WHAT TO DO
a – According to the academic profile, in what year was the author's PhD in Sociology awarded?
b – Rewrite only the records from the line with "What distance separates" to the line with "35.7 meters", replacing "photographer" with "viewer" and leaving everything else unchanged.

SOURCE EXTRACT
I am Chair in Sociology & Criminology in the Department of Sociology at the University of York, before that I was Professor in Criminology at the University of Durham and Principal of Ustinov College. I describe myself as an inter-disciplinary scholar. My PhD in Sociology explored the transformative possibilities for conducting feminist participatory action research with sex workers and was awarded in 1995. The majority of the empirical research I have conducted uses participatory action research, ethnographic and biographical methods and participatory arts. I have a long history of working with artists and community groups to conduct arts based research-working together to create change; and social justice is at the core of my work.
My Research activity includes the development of critical theory; a focus upon innovative biographical, cultural and participatory research methodologies; and the production of praxis - knowledge which addresses and intervenes in public policy. My research leadership has been instrumental in moving forward debates, dialogue and scholarship in three substantive areas: prostitution and the commercial sex industry (since 1989); forced migration and the asylum-migration nexus (since 1999) including a focus on race, crime and justice; innovative participatory, biographical, performative and visual methodologies (since 1990).

RECORDS PROVIDED
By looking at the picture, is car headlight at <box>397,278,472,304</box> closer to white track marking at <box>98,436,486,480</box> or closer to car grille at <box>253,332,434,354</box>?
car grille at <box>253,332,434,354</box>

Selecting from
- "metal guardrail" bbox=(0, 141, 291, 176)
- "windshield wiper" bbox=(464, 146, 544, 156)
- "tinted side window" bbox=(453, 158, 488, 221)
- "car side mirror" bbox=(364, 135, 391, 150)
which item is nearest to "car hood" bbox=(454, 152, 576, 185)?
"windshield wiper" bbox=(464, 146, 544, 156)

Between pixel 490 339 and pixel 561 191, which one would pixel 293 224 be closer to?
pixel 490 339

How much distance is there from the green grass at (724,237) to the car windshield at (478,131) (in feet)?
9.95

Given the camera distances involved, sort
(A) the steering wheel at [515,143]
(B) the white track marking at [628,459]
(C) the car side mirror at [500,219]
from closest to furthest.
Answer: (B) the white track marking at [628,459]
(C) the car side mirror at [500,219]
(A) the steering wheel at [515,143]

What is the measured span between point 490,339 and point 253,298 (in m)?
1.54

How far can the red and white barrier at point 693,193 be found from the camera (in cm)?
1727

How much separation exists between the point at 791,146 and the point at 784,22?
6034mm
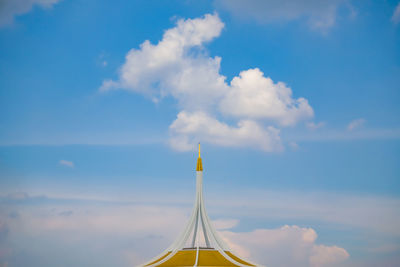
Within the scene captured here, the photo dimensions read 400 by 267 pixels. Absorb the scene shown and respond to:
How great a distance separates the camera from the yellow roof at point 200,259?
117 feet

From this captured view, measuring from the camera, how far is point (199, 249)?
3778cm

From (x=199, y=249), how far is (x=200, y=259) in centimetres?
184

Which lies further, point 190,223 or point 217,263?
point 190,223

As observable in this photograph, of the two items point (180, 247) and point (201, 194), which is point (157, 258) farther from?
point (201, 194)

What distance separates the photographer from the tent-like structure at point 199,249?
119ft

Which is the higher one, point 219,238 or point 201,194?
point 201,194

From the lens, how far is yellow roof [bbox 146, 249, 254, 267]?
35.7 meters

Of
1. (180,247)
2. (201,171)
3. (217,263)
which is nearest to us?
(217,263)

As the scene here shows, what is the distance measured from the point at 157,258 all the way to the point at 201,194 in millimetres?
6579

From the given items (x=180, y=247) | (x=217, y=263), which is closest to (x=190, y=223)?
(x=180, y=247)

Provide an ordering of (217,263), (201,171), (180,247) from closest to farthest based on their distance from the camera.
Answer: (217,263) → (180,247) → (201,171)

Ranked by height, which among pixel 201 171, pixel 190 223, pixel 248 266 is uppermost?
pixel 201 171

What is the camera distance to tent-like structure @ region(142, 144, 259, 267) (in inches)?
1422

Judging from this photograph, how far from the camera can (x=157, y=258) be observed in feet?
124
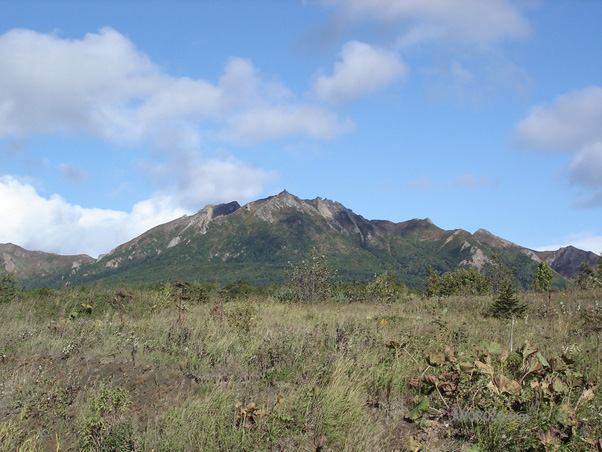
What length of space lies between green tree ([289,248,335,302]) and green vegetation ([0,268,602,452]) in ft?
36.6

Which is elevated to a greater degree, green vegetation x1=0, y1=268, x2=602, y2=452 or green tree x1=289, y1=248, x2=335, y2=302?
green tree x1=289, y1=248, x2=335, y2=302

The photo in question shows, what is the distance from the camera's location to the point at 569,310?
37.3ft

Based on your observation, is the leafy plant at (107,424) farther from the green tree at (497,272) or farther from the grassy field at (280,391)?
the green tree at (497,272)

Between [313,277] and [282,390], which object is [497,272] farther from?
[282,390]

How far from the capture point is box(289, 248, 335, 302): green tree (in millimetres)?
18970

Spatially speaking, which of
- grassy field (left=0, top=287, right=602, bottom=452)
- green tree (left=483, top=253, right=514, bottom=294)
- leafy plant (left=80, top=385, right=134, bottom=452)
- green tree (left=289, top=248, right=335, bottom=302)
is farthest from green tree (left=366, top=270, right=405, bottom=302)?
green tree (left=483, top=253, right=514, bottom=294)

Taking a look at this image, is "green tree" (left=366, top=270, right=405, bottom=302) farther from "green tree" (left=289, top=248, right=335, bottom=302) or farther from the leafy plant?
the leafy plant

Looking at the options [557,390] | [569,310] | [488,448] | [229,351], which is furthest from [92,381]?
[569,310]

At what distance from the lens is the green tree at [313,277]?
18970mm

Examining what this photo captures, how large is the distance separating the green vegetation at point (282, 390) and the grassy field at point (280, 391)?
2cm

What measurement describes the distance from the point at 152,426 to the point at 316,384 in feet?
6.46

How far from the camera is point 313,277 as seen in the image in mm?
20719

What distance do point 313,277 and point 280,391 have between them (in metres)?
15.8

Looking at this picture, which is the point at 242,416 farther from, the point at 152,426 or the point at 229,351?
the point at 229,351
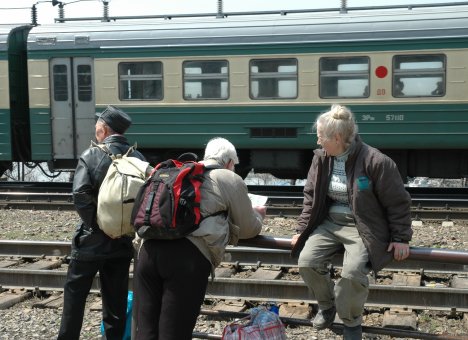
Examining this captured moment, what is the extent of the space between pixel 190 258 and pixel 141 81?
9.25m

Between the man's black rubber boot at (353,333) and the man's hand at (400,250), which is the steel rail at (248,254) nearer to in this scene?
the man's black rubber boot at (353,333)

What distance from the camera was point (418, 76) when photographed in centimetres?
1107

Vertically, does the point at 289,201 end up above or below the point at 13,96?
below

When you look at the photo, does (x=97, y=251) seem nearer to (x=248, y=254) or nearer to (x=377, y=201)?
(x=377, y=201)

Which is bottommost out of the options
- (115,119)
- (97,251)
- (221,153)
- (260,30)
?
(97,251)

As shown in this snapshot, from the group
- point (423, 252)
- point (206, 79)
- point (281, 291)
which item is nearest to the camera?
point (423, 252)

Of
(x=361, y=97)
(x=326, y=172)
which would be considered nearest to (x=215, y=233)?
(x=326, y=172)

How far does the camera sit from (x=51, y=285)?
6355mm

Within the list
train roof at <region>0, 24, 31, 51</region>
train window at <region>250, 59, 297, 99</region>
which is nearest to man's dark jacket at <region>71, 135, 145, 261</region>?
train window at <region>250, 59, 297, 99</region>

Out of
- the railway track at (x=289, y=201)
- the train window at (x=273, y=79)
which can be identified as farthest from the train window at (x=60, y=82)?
--
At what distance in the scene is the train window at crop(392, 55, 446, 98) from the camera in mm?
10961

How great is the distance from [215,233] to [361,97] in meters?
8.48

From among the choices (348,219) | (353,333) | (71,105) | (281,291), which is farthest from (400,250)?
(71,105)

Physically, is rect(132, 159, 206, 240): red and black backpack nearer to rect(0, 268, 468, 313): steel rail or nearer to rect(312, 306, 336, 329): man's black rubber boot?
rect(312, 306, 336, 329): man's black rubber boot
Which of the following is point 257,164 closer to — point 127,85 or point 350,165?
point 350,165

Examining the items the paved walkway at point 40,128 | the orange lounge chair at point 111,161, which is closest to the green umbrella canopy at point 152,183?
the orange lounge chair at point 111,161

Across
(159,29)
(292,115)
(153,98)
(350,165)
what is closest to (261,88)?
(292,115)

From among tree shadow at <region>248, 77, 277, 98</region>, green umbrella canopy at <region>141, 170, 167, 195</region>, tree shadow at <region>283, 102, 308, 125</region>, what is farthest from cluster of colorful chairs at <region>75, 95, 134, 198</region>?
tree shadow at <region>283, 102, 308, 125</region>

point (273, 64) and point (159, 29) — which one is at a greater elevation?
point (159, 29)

ANSWERS GIVEN
a – 1995

b –
What distance separates the viewer from the tent-like structure at point 199,249?
119ft

Which is the higher one, point 219,238 or point 201,194?
point 201,194

From the lens, how far is yellow roof [bbox 146, 249, 254, 267]?
35.7 meters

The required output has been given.